I could picture myself in the wide-open spaces, surrounded by nature and animals. In my imagination, I would rise and shine with the dawn, scattering feed to the chickens that bobbed playfully around the house on my way to the well, where I would draw water to fill the trough for the cattle and sheep.
Then I would make my way to the barn, breathing in the sweet aroma of hay spilling out from the loft, and would hitch up my horse to plow the fields, my faithful dog chasing rabbits in the background. Hawks circled lazily overhead in the bright blue sky that rained just as much as my crops needed, no more and no less, and somewhere off in the distance, a friendly coyote howled.
Obviously, I was a city girl.
My grandfather, however, really did live on a farm, out near Philpot in the delightfully named community of Pleasant Ridge.
A couple of times during my childhood, I had the opportunity to spend a few days on the farm, but the reality of those visits did not exactly match my vision.

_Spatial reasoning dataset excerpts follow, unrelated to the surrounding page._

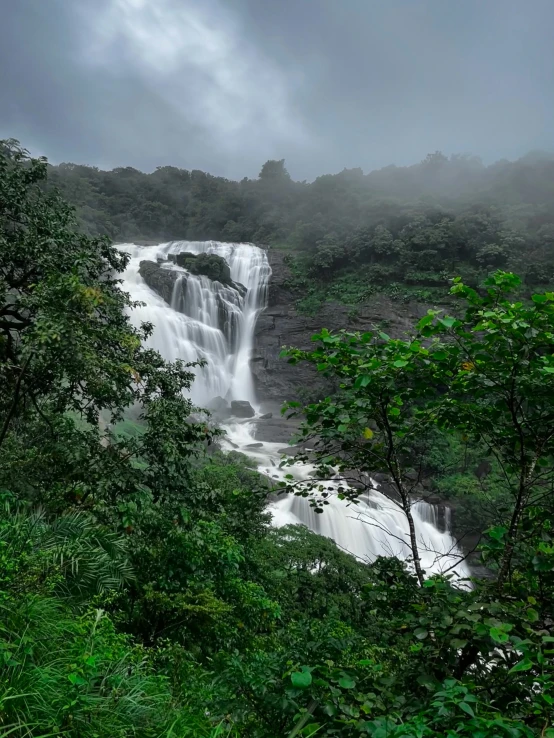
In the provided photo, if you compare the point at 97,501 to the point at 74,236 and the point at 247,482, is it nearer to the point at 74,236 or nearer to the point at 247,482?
the point at 74,236

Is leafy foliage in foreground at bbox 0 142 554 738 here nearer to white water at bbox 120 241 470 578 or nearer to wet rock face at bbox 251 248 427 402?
white water at bbox 120 241 470 578

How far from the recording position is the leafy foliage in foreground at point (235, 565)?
194cm

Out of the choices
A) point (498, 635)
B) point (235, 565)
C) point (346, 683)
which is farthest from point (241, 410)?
point (498, 635)

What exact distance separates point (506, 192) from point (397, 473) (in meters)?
66.0

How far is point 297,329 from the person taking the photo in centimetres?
3722

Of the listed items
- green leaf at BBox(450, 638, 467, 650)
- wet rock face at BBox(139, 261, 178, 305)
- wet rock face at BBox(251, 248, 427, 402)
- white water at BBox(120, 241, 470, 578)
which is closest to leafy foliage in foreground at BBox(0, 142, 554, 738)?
green leaf at BBox(450, 638, 467, 650)

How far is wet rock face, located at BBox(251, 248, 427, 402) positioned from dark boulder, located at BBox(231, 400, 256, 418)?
12.3 feet

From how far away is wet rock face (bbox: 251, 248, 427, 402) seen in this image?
33844mm

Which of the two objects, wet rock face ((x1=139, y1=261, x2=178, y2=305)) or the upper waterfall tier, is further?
wet rock face ((x1=139, y1=261, x2=178, y2=305))

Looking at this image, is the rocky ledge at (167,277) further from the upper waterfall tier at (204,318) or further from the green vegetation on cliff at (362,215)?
the green vegetation on cliff at (362,215)

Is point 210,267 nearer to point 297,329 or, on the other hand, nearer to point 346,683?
point 297,329

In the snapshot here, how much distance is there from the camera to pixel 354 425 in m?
2.71

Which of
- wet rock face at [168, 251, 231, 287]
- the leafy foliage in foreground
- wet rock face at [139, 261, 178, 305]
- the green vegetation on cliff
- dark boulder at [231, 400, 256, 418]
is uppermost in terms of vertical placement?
the green vegetation on cliff

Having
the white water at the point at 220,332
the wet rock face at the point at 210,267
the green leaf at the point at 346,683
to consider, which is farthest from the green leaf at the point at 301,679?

I did wake up early, and wandered through the fields while my grandmother prepared breakfast in her cheery kitchen. No cereal here! Breakfast was bacon or sausage or maybe both, eggs and biscuits, orange juice for kids, coffee for grown-ups.
Then she shooed me outside so she could clean up the breakfast dishes and get started on fixing lunch – I was just in the way – and I waved forlornly as Grandpa made his way to the barn, soon to disappear over the hill on his tractor, I guess to check on the corn in one field or the tobacco in another or the cows in the pastures behind the lake.

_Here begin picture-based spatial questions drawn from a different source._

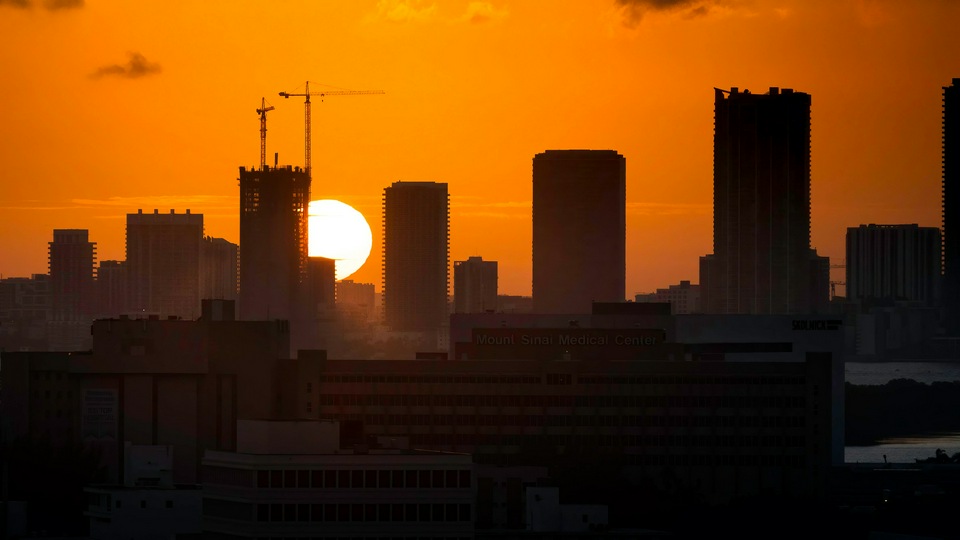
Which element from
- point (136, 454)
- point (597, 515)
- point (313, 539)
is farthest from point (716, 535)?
point (313, 539)

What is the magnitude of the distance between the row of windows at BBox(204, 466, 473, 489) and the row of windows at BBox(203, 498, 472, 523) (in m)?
0.93

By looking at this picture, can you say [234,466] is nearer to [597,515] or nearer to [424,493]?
[424,493]

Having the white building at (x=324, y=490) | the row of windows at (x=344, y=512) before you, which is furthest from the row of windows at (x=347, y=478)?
the row of windows at (x=344, y=512)

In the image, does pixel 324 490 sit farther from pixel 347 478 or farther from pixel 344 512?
pixel 344 512

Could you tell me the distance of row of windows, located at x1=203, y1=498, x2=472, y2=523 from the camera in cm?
12100

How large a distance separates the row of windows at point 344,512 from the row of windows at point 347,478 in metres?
0.93

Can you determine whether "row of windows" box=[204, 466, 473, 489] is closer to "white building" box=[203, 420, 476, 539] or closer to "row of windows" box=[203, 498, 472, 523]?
"white building" box=[203, 420, 476, 539]

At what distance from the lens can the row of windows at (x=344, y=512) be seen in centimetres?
12100

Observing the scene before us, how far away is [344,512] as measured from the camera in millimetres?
121875

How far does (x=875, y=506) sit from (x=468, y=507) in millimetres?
81932

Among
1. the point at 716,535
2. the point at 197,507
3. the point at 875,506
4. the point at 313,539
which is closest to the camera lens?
the point at 313,539

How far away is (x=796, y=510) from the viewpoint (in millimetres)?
181000

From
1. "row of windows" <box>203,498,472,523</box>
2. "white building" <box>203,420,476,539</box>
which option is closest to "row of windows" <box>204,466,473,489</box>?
"white building" <box>203,420,476,539</box>

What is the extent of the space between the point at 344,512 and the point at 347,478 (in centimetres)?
166
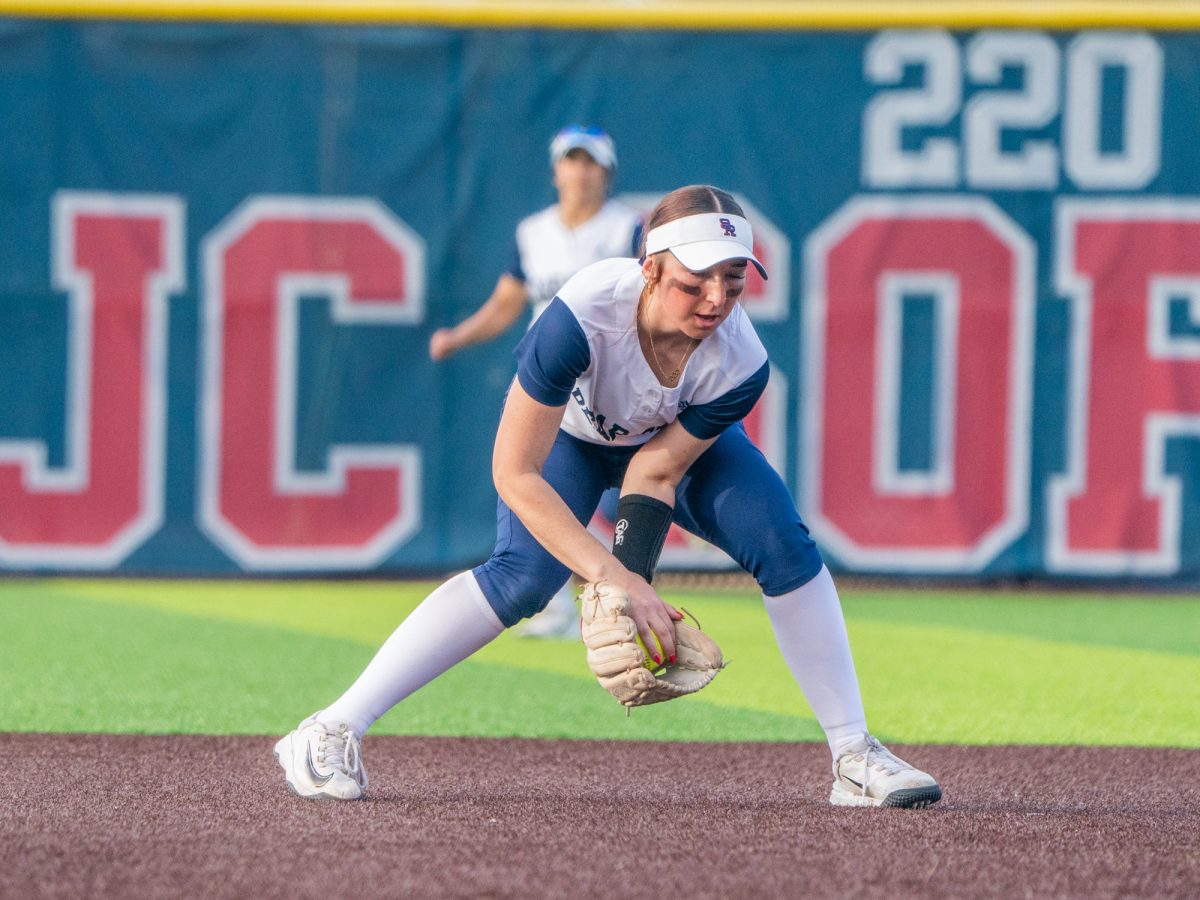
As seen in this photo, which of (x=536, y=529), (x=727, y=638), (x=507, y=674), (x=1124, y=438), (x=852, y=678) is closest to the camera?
(x=536, y=529)

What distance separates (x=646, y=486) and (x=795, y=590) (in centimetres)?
44

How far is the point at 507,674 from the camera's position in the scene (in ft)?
20.0

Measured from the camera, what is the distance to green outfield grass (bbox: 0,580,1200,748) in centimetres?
518

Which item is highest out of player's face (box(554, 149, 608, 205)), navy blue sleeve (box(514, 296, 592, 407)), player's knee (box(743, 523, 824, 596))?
player's face (box(554, 149, 608, 205))

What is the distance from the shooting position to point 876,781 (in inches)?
156

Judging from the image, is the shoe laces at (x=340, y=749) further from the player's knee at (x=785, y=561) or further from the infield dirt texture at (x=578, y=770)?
the player's knee at (x=785, y=561)

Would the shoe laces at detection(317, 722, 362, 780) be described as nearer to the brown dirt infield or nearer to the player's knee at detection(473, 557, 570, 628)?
the brown dirt infield

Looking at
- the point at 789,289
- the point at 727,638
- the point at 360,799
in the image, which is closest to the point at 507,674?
the point at 727,638

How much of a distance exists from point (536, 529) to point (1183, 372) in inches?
235

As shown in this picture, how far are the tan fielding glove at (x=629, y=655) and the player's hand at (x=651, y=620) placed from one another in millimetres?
21

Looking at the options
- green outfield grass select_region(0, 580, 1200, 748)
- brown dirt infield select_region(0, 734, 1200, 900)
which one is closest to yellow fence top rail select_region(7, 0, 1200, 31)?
green outfield grass select_region(0, 580, 1200, 748)

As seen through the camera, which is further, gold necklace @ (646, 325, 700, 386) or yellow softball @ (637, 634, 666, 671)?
gold necklace @ (646, 325, 700, 386)

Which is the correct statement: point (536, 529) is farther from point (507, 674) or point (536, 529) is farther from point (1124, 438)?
point (1124, 438)

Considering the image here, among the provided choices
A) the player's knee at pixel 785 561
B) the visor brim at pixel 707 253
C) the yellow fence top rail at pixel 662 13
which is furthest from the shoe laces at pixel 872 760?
the yellow fence top rail at pixel 662 13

I walked rather desolately through the fields, and if there was a heavy dew, it soaked through my canvas sneakers. The farm dogs – Doxell and Shadow – had abandoned me to follow their one true master.
Occasionally, a pickup truck would rattle its way up the long, winding driveway, kicking up clouds of dust in its wake. It being summer, sometimes these visitors would have their own children in tow, but they were strangers to me and I to them, so we simply stared silently at one another while the adults talked, and then they went on their way.

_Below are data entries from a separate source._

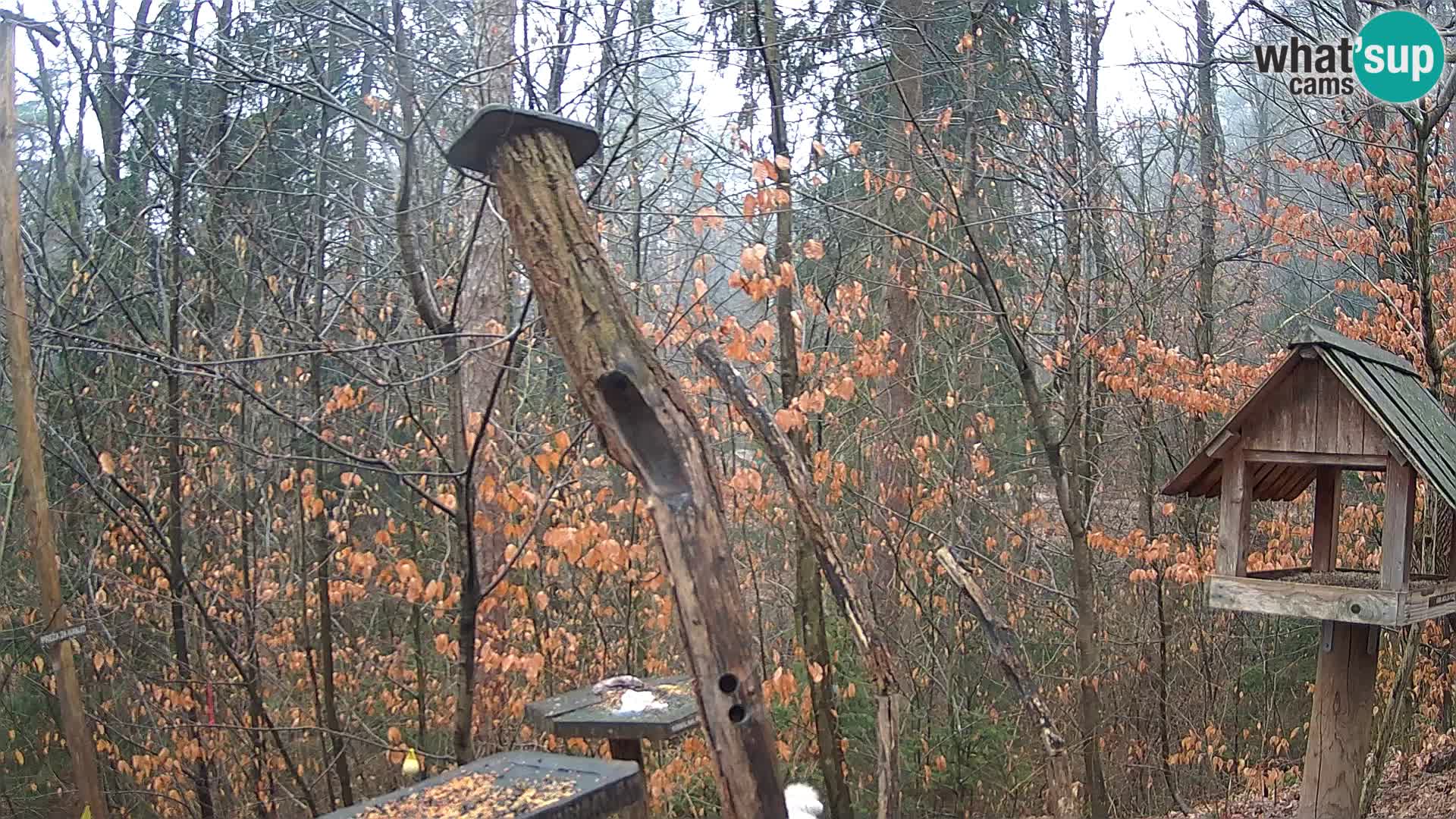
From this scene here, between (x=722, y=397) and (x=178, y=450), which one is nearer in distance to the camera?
(x=178, y=450)

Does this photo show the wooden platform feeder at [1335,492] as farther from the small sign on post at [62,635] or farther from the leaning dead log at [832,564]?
the small sign on post at [62,635]

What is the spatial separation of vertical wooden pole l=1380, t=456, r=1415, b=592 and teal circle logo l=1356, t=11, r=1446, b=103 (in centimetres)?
281

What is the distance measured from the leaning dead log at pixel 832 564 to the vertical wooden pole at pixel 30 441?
384 centimetres

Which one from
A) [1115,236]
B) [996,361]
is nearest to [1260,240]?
[1115,236]

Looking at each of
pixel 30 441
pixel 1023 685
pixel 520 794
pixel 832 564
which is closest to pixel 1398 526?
pixel 1023 685

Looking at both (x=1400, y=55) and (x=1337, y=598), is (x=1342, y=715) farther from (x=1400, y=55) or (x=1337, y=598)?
(x=1400, y=55)

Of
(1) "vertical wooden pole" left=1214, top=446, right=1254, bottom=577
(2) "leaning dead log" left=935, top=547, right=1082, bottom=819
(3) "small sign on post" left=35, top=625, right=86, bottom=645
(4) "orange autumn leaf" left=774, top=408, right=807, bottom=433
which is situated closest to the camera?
(2) "leaning dead log" left=935, top=547, right=1082, bottom=819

Could those children have ever guessed that I was jealous of them?
The highlight of these week-long visits to the farm was the opportunity to go swimming in the cow pond. Mud (and who knows what else, but I can guess) squished between our toes as we waded tentatively out into the sun-warmed water, nervously moving away from any cows that approached the banks. We took along a cake of Ivory soap (it floats) and washed the stains from our feet as we limped out from the lake, first one foot, then the other.
Wednesday nights meant prayer meeting at the country church down the road, where Grandpa sometimes led the singing from the pulpit, his fine baritone voice ringing with authority as he extolled the virtues of bringing in the sheaves.
Only once a week was the television turned on. No “Mod Squad” or “Bewitched” here; instead, I sat silently as my grandparents chuckled at “Hee Haw.”
It was only years later that I realized my fanciful imagining of life on a farm had nothing to do with reality, but I was right about one thing: Kids who are blessed with knowing what farm life is – what it really is – are the luckiest kids in the world.